Following the discussions both elsewhere and on this blog about sprint duration, the questions poses itself - what is the preferred sprint length? So I ran a poll.

And the winner is... 2 weeks.

According to this very scientific survey (1 week on my blog, 228 Visitors, 50 votes), the most popular sprint duration is 2 weeks, followed by (early leader) 3 weeks, which lost by one vote.

The final results are:
1 week2 (4%)
2 week18 (36%)
3 week17 (34%)
4 week5 (10%)
1 month5 (10%)
longer, but fixed5 (10%)
variable1 (2%)

How long should the sprint be? There are many right answers, some of which argued for longer sprints:
  • The longest time you can shield your team from changes in work
  • bigger/harder stories imply longer sprints

But most argued for shorter sprints:
  • It should be short compared to the length of the project
  • Quicker response to changes/new information
  • More and earlier data points for measuring velocity
  • Achieving closure - there is a feeling of success associated with a successful sprint - the more often the better
  • Agility (and ROI) - the shorter sprint sprint, the quicker you can get functionality to the customer or user
  • Feedback - the sprint end is a chance to learn from the customer and from yourselves - the more often the better
  • Reliability of Commitment - the deadlines are nearer, the committments fresher in your memory
Very short sprints, i.e. 1 week are appropriate for very short projects, say 1 month.
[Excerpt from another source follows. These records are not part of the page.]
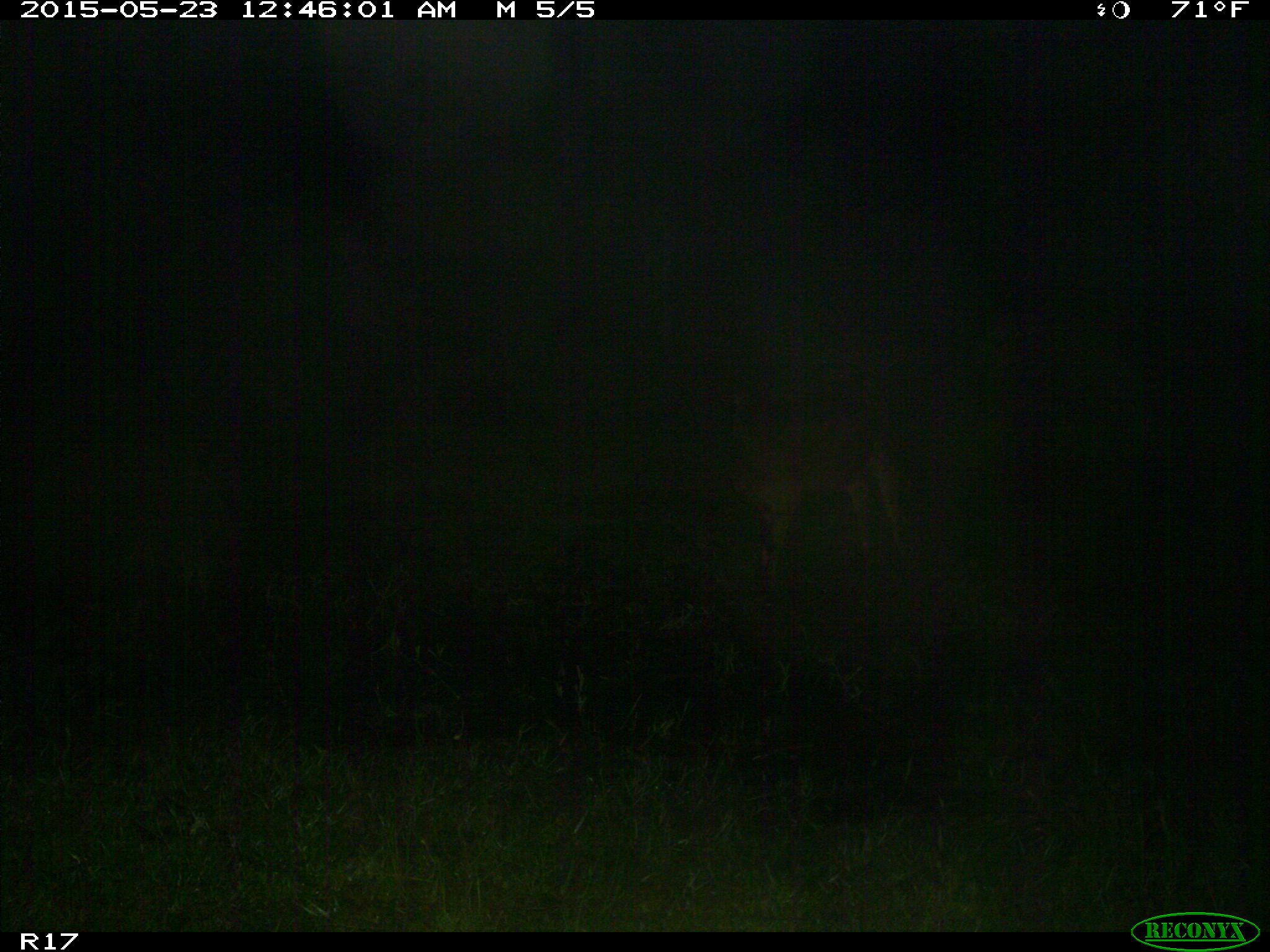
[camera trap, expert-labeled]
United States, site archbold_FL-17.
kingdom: Animalia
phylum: Chordata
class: Mammalia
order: Artiodactyla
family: Bovidae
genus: Bos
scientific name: Bos taurus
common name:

To do a 4 week project in 1 sprint, or even 2, does not leave much opportunity for feedback.

Mike Cohn pointed out:
3-week sprints have become very popular over the last 12-18 months. Before then most teams considered them odd ;) Seriously, it's a recent change for most teams
And the closing word:
The preferred sprint duration is the one that works best for your team :)
--Dmitry Beransky
I'll second that!

Thanks to Dmitry, Ben, Ash, Ilja, Paul, Kiran, Paddy, and Brett for their comments, as well as to everyone who voted!

Comments

savaged said…
I note some teams have a variable sprint duration. Is this a "Scrum smell" or is there any merit in it?
Peter said…
Hi Savaged,

It's considered to be a smell. According to Jeff Sutherland's latest Scrum-But test, an iteration length of 4 weeks or less is good. If the sprint length is longer or variable, this has been found to be a sign of lower performance.